Trata-se de AÇÃO DECLARATÓRIA DE INEXIGIBILIDADE E INEXISTÊNCIA DE DÉBITO C/C INDENIZAÇÃO POR DANOS MORAIS E COM PEDIDO DE TUTELA DE URGÊNCIA ANTECIPADA cujas partes Autora e Ré são as indicadas em epígrafe.
Em resumo, a parte autora alega não ter débito com a empresa Ré que justificasse a negativação, requerendo que a Requerida exclua de imediato seu nome do cadastro de inadimplentes (SPC/SERASA), inscrito indevidamente em decorrência do contrato 00000000000128587637. Ao final, pede a declaração da inexistência do débito, a retirada do nome do autor dos órgãos de proteção ao crédito e a condenação da requerida por danos morais.

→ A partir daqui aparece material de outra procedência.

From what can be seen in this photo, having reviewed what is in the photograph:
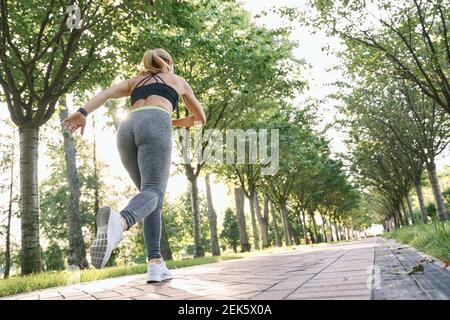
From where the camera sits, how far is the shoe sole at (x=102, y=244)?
2688 millimetres

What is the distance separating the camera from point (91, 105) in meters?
3.43

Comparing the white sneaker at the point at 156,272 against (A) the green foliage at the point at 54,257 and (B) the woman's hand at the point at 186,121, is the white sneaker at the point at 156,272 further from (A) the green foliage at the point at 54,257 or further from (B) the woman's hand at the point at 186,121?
(A) the green foliage at the point at 54,257

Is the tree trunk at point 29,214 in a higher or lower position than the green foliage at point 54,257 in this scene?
higher

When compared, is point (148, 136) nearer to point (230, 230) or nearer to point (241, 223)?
point (241, 223)

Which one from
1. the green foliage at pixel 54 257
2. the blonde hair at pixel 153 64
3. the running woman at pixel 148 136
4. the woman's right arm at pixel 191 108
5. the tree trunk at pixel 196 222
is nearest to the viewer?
the running woman at pixel 148 136

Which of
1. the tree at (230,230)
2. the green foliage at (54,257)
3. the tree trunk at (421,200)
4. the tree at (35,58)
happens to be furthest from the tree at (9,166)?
the tree at (230,230)

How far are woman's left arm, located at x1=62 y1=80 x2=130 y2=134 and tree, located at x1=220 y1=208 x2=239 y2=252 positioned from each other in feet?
200

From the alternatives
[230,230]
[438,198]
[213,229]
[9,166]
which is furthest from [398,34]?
[230,230]

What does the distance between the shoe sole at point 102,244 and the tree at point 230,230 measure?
6133 cm

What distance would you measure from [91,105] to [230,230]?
204ft

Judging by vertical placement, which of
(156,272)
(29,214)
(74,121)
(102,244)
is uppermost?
(74,121)

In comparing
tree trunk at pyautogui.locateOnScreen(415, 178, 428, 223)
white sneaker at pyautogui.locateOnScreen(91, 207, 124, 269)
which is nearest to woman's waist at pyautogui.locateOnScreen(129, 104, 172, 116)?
white sneaker at pyautogui.locateOnScreen(91, 207, 124, 269)
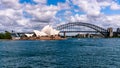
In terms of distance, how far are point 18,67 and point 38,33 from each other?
449 feet

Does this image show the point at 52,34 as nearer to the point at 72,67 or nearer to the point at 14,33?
the point at 14,33

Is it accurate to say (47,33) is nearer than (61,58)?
No

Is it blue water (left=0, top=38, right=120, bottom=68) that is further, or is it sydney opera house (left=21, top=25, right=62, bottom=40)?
sydney opera house (left=21, top=25, right=62, bottom=40)

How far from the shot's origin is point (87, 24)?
19000 centimetres

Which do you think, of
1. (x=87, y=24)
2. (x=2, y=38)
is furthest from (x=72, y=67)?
(x=87, y=24)

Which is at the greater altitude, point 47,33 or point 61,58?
point 47,33

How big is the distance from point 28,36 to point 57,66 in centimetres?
15134

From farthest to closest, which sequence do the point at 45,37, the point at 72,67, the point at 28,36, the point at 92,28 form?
1. the point at 92,28
2. the point at 28,36
3. the point at 45,37
4. the point at 72,67

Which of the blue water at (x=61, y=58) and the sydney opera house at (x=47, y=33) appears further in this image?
the sydney opera house at (x=47, y=33)

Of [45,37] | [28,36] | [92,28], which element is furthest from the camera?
[92,28]

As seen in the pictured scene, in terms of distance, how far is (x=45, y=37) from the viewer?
163375 mm

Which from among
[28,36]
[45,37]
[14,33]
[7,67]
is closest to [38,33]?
[45,37]

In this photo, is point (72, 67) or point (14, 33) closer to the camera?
point (72, 67)

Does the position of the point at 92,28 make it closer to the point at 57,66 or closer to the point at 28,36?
the point at 28,36
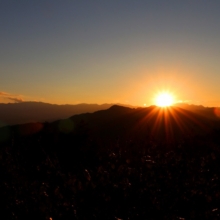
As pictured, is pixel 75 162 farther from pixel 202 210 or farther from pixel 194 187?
pixel 202 210

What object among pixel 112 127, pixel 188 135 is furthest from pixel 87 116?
pixel 188 135

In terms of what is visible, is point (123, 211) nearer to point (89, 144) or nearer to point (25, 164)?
point (25, 164)

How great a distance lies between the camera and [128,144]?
9.22 metres

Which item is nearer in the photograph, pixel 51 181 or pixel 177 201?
pixel 177 201

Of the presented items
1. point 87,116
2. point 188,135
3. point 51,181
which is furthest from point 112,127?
point 51,181

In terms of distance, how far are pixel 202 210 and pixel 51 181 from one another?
249 cm

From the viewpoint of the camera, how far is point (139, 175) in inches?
213

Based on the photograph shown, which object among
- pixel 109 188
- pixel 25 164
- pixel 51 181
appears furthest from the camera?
pixel 25 164

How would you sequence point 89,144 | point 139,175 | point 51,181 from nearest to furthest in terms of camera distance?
point 139,175 → point 51,181 → point 89,144

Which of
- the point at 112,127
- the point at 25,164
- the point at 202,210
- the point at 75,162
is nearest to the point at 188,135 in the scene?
the point at 75,162

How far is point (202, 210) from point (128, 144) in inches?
193

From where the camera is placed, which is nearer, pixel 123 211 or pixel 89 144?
pixel 123 211

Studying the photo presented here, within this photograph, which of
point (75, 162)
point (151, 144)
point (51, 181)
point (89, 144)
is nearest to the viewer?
point (51, 181)

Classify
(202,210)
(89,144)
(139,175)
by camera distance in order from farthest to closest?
1. (89,144)
2. (139,175)
3. (202,210)
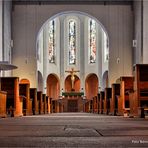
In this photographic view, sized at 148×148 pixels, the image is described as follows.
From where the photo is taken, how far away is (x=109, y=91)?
46.1 ft

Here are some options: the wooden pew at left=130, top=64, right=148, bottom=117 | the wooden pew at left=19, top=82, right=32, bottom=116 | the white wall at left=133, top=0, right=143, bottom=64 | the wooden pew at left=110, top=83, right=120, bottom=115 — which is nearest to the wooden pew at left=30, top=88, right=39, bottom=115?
the wooden pew at left=19, top=82, right=32, bottom=116

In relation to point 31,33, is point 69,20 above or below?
above

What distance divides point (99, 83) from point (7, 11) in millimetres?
10621

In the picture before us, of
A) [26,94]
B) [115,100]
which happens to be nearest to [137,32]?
[115,100]

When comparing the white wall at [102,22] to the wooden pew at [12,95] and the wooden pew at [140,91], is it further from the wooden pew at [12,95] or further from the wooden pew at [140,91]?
the wooden pew at [140,91]

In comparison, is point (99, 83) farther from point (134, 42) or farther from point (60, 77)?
point (134, 42)

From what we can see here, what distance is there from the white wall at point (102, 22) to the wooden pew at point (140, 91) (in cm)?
1138

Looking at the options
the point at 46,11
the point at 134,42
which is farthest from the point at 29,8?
the point at 134,42

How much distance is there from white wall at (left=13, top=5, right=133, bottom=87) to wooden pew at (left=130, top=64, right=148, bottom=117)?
37.3ft

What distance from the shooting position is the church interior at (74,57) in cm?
1102

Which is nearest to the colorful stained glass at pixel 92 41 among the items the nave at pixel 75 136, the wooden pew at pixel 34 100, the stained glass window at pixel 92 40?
the stained glass window at pixel 92 40

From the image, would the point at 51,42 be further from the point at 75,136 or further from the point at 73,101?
the point at 75,136

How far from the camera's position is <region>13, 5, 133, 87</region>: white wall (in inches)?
790

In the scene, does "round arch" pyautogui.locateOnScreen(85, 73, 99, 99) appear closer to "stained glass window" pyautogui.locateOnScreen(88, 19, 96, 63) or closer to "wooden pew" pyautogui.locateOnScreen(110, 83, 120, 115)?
"stained glass window" pyautogui.locateOnScreen(88, 19, 96, 63)
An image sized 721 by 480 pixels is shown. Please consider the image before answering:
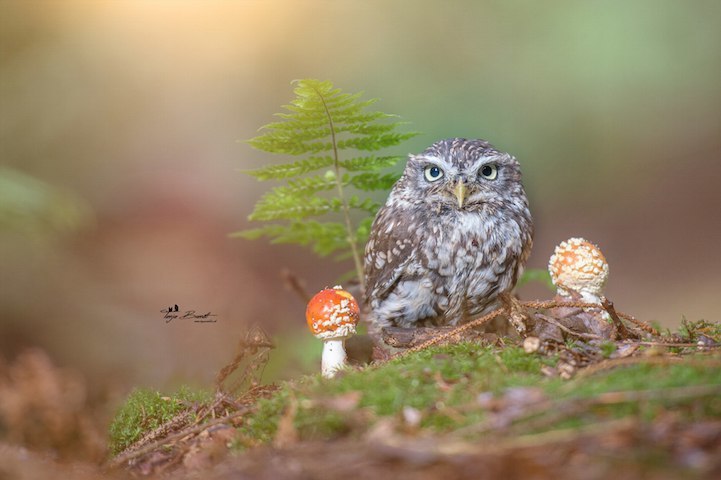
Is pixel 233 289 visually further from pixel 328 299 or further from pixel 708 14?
pixel 708 14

Sendo importante para a formação do convencimento deste Juízo, registro que a inicial foi protocolada em 16/02/2022; a inicial consta instruída com o documento de ID 30350226 - Documento de Comprovação (CONSULTA NEGATIVAÇÃO) , constando negativação pelo BANCO DO BRASIL S.A com vencimento em 28/09/2020.
Frustrada a conciliação.
Contestação nos autos, onde a parte promovida BANCO DO BRASIL S.A alegou que: "tem-se que a operação em tela se deu em conformidade com as regras de segurança do Banco, com a autorização o da solicitação condicionada a uma série de perguntas a respeito do cliente e de suas informações pessoais.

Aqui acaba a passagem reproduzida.